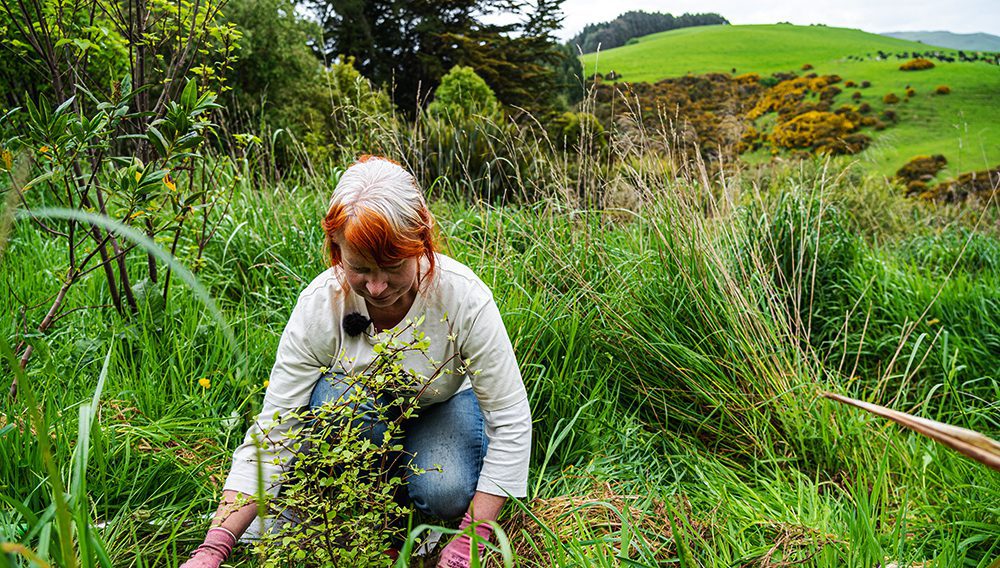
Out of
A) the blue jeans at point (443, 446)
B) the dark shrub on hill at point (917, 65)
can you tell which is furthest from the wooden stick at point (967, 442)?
the dark shrub on hill at point (917, 65)

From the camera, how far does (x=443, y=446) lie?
215 centimetres

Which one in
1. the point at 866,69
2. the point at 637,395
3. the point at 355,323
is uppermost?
the point at 866,69

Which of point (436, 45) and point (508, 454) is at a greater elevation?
point (436, 45)

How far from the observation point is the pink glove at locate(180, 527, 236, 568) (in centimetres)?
152

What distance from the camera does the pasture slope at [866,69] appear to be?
1889cm

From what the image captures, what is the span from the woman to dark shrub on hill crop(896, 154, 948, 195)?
16742 mm

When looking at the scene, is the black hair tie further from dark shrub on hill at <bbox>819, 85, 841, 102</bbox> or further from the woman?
dark shrub on hill at <bbox>819, 85, 841, 102</bbox>

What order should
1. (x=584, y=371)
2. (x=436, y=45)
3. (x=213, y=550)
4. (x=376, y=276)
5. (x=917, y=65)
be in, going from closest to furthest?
(x=213, y=550) → (x=376, y=276) → (x=584, y=371) → (x=436, y=45) → (x=917, y=65)

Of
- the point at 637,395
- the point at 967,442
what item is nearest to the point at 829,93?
the point at 637,395

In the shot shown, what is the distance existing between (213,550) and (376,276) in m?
0.77

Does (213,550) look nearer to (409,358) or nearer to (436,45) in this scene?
(409,358)

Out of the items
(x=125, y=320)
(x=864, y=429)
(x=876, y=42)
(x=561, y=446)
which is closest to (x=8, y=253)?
(x=125, y=320)

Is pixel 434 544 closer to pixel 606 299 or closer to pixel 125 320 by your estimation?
pixel 606 299

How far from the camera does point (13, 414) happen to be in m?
1.90
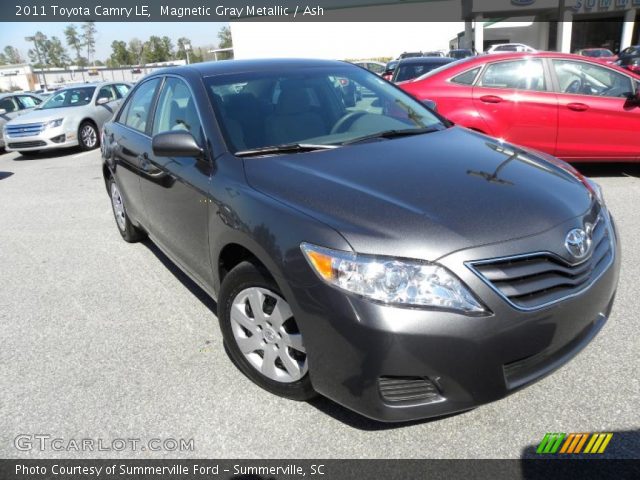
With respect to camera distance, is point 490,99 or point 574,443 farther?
point 490,99

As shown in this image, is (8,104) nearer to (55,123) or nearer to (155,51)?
(55,123)

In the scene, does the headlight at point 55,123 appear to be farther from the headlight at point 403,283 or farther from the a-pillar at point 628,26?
the a-pillar at point 628,26

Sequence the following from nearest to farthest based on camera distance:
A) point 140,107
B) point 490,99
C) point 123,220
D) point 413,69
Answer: point 140,107 → point 123,220 → point 490,99 → point 413,69

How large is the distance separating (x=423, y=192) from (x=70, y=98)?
12889 millimetres

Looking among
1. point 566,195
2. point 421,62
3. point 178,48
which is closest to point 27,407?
point 566,195

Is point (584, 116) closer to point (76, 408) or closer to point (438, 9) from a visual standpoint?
point (76, 408)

● ● ● ● ● ● ●

| Instructions for the task |
Swap every "camera" in the lines above for "lens" and output the lines with no other changes. Omit the pictures.

| Result for this exercise |
Out of
A) the blue jeans at point (443, 446)
B) the dark shrub on hill at point (917, 65)
can you tell which is furthest from the wooden stick at point (967, 442)?
the dark shrub on hill at point (917, 65)

From the lens, how far does (x=443, y=446) lie?
215 centimetres

Which one in
1. the point at 866,69
2. the point at 637,395
3. the point at 355,323
is uppermost?
the point at 866,69

Which of point (436, 45) and point (508, 454) is at a greater elevation?
point (436, 45)

How far from the observation point is the pink glove at locate(180, 527, 236, 568) (in centimetres)?
152

What distance from the lens does the pasture slope at [866,69] appear to be?
1889cm

From what the image captures, what is the span from the woman to dark shrub on hill crop(896, 154, 948, 195)?
16742 mm

When looking at the scene, is the black hair tie further from dark shrub on hill at <bbox>819, 85, 841, 102</bbox> or further from the woman?
dark shrub on hill at <bbox>819, 85, 841, 102</bbox>

What order should
1. (x=584, y=371)
2. (x=436, y=45)
3. (x=213, y=550)
4. (x=376, y=276)
5. (x=917, y=65)
be in, going from closest to furthest?
(x=213, y=550) → (x=376, y=276) → (x=584, y=371) → (x=436, y=45) → (x=917, y=65)

Of
- the point at 637,395
- the point at 967,442
what item is nearest to the point at 829,93?
the point at 637,395

In the shot shown, what is the distance existing between (213,550) and (376,276) in m?
0.77

Does (213,550) look nearer to (409,358) or nearer to (436,45) in this scene?
(409,358)

Out of the items
(x=125, y=320)
(x=864, y=429)
(x=876, y=42)
(x=561, y=446)
which is closest to (x=8, y=253)?
(x=125, y=320)

Is pixel 434 544 closer to pixel 606 299 or closer to pixel 125 320 by your estimation?
pixel 606 299

How far from the lens does point (13, 414) happen to be in m?
1.90
With respect to lens distance, is point 490,99 or point 574,443 farther?
point 490,99

As shown in this image, is (8,104) nearer to (55,123) or nearer to (155,51)?
(55,123)

In the scene, does the headlight at point 55,123 appear to be farther from the headlight at point 403,283 or farther from the a-pillar at point 628,26?
the a-pillar at point 628,26

Sequence the following from nearest to farthest based on lens distance:
A) point 140,107
B) point 490,99
C) point 123,220
D) point 413,69
Answer: point 140,107 → point 123,220 → point 490,99 → point 413,69

How large is the distance separating (x=423, y=192) from (x=70, y=98)?
12889 millimetres

Looking among
1. point 566,195
2. point 421,62
3. point 178,48
which is closest to point 27,407?
point 566,195

Is point (584, 116) closer to point (76, 408) or closer to point (438, 9) from a visual standpoint?
point (76, 408)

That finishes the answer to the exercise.